Извозчик опять отстал.

– Нет, видно, тут взятки-то гладки… Пожалуй, и так, ни за копейку уйдет, – сказал сам себе извозчик и снова прикрикнул на свою клячу.

– Что ж, сударыня, угодно прокатиться?

– Я уж сказала – двугривенный. Извозчик помялся, почесал за ухом и сказал:

– Ну, нечего делать, садитесь… барыня-то добрая… может, на водку прибавите…

Дама почти в совершенном изнеможении опустилась на дрожки.
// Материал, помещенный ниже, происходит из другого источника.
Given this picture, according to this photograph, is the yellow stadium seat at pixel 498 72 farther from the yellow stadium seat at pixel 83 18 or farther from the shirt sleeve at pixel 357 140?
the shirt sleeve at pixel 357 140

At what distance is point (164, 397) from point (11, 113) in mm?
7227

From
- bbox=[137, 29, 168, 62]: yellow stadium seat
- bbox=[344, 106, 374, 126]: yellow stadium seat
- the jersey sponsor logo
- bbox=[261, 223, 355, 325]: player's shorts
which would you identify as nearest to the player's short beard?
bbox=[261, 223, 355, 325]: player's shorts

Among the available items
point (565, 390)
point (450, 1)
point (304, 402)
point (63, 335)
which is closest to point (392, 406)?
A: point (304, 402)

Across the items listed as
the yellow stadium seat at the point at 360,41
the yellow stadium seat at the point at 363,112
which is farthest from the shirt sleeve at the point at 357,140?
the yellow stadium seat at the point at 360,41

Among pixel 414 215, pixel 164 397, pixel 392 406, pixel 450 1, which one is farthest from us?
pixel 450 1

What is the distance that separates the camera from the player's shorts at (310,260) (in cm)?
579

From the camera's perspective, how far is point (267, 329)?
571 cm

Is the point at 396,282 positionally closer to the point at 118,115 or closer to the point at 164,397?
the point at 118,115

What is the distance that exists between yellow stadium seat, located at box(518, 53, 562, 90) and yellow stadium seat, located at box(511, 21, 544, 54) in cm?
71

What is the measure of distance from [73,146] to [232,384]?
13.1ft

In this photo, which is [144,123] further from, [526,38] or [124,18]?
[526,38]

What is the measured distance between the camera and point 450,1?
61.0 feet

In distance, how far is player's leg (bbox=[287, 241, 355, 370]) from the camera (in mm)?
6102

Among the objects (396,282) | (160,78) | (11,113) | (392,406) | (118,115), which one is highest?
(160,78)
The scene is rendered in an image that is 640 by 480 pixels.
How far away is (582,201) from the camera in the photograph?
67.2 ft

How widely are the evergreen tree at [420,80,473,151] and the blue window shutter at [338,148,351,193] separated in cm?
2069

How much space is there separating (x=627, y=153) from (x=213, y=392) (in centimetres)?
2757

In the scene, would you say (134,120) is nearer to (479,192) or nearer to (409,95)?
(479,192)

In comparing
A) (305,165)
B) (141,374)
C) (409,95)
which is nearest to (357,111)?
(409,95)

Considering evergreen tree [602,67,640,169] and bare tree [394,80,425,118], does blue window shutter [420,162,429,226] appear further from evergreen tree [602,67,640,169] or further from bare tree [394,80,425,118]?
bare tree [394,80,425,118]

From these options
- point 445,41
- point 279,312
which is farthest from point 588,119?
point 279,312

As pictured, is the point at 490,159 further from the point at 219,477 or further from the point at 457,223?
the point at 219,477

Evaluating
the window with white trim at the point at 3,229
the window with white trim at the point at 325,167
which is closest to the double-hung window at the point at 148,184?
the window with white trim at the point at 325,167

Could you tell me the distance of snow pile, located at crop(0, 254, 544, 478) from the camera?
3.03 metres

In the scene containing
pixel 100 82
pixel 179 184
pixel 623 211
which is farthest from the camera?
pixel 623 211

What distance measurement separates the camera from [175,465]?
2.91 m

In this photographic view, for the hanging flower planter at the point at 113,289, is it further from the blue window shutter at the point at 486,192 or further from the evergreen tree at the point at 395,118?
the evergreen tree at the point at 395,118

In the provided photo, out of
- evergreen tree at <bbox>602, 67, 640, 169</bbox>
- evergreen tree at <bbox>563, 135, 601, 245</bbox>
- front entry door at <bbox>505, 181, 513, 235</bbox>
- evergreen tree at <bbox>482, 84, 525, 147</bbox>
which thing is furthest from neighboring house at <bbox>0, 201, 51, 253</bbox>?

Извозчик прикрикнул; дрожки, которые, не в укор будь сказано их сметливому хозяину, не совсем-то напоминали форму обыкновенных дрожек, поехали мерного шагообразною рысью по тряской мостовой, которая, к прискорбию порядочных людей, как известно, до того самолюбива, что всякому проезжему немилосердно жужжит в уши об услугах, которые ему оказывает.

После получасовой езды дрожки наконец остановились у подъезда уже знакомого нам дома на Английской набережной.

– Назад скоро поедете, сударыня? – спросил извозчик, сдавая, с стесненным сердцем, сдачу с полтинника,

– Скоро, – сказала дама и вошла в швейцарскую.

– Ради бога, – сказала она швейцару, – нельзя ли доложить обо мне барину так, чтобы никто, кроме его, не знал… Мне нужно его видеть на одну минуту…

Швейцар заспанными, красными глазами навыкате, которые, казалось, готовы были лопнуть от недавнего неумеренного употребления крепких напитков, смерил новопришедшую, приложил указательный палец ко лбу, как бы что-то вспоминая, и наконец сказал:

– Лопни мои глаза, я вас где-то видел, сударыня!

– Не об том дело; скажи, можешь ли ты сделать для меня услугу, о которой я тебя прошу.

– А что вы говорили? Я, кажется, ничего не слыхал, отсохни правая рука – ничего. Позвольте, кажется, четыре года назад…

Незнакомка повторила просьбу.

– Вот уж хоть сейчас провались я сквозь землю, – нельзя… Ах, батюшки! Ну так и есть – я вас узнал! Та-та-та! Вот что!

– Пожалуйста; я буду тебя благодарить, – сказала дама с усилием, робко озираясь кругом.

– Да говорю же я – нельзя, а уж коли я говорю нельзя, так, значит, нельзя…

– Ну так передай ему вот хоть это письмо поскорее… Ради бога! – Дама с умоляющим видом подала швейцару письмо. Она была в чрезвычайном волнении, беспрестанно робко озиралась во все стороны, как будто боялась чего, как будто ей стыдно было положения, в котором она находилась.

– Письмо? – сказал швейцар. – Провались я сквозь землю – ничего не понимаю…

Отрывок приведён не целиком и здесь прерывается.